PS, I Scored The Bridesmaids
- Author: Paul Howard
- Illustrator: Alan Clarke
- Cover artist: Alan Clarke
- Language: English
- Series: Ross O'Carroll-Kelly
- Publisher: The O'Brien Press
- Publication date: April 2005
- Publication place: Ireland
- Media type: Paperback
- Pages: 272
- ISBN: 0862788900
- Dewey Decimal: 823.92
- LC Class: PR6108 .O93
- Preceded by: The Orange Mocha-Chip Frappuccino Years
- Followed by: The Curious Incident of the Dog in the Nightdress

= PS, I Scored the Bridesmaids =

2005 novel by Paul Howard

PS, I Scored The Bridesmaids is a 2005 novel by Irish journalist and author Paul Howard, and the fourth in the Ross O'Carroll-Kelly series.

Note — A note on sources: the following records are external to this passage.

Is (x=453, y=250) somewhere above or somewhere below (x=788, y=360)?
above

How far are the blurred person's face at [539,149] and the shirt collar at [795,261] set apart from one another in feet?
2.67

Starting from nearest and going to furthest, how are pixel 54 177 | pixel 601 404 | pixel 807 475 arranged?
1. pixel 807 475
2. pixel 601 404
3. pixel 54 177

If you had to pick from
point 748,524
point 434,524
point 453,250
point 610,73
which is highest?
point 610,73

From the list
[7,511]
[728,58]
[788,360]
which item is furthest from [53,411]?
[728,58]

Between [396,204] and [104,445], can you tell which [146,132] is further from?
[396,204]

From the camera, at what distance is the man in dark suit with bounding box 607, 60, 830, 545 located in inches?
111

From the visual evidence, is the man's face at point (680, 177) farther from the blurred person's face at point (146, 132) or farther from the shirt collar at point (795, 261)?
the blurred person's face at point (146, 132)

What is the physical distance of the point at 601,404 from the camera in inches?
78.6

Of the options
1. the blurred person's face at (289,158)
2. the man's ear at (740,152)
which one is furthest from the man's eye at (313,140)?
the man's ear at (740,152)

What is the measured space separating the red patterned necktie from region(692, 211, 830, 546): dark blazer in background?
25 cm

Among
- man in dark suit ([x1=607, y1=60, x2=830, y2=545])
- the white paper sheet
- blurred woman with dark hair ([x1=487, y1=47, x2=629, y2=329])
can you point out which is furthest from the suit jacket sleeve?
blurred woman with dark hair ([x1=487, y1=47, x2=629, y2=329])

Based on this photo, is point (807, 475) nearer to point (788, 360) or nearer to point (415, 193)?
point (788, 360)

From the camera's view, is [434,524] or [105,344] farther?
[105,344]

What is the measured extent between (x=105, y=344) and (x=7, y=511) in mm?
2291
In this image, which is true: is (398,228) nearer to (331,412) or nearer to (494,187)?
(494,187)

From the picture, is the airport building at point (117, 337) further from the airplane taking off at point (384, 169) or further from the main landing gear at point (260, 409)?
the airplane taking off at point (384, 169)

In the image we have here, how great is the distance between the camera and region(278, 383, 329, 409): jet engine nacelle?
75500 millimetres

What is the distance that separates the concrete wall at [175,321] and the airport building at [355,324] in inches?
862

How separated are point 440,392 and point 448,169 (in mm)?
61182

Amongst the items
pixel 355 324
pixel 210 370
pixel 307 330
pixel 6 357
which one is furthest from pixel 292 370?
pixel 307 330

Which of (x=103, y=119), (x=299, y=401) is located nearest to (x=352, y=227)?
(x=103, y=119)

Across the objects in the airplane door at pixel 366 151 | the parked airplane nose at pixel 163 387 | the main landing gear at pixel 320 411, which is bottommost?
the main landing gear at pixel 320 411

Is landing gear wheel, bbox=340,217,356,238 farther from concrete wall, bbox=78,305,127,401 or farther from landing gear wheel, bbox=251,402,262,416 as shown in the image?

The title refers to the novel PS, I Love You by Cecelia Ahern.

==Plot==

Ross' request for Sorcha's hand in marriage is finally accepted. At the wedding comes a shocking revelation: Ross is already a father to a son he knew nothing about.

==Reception==
The book was a bestseller. In the Irish Independent, Celia Keenan commented that "though read chiefly by young adults, [it] is not of course marketed for them. Parents may not approve, but in the way that these books capture and make fun of some of the more unpleasant aspects of modern urban life their heart is surely in the right place." In the same paper, Eoghan Harris called it a "hilarious saga of the southside Dublin bourgeoisie" and "an acute insight into issues of pronunciation and class."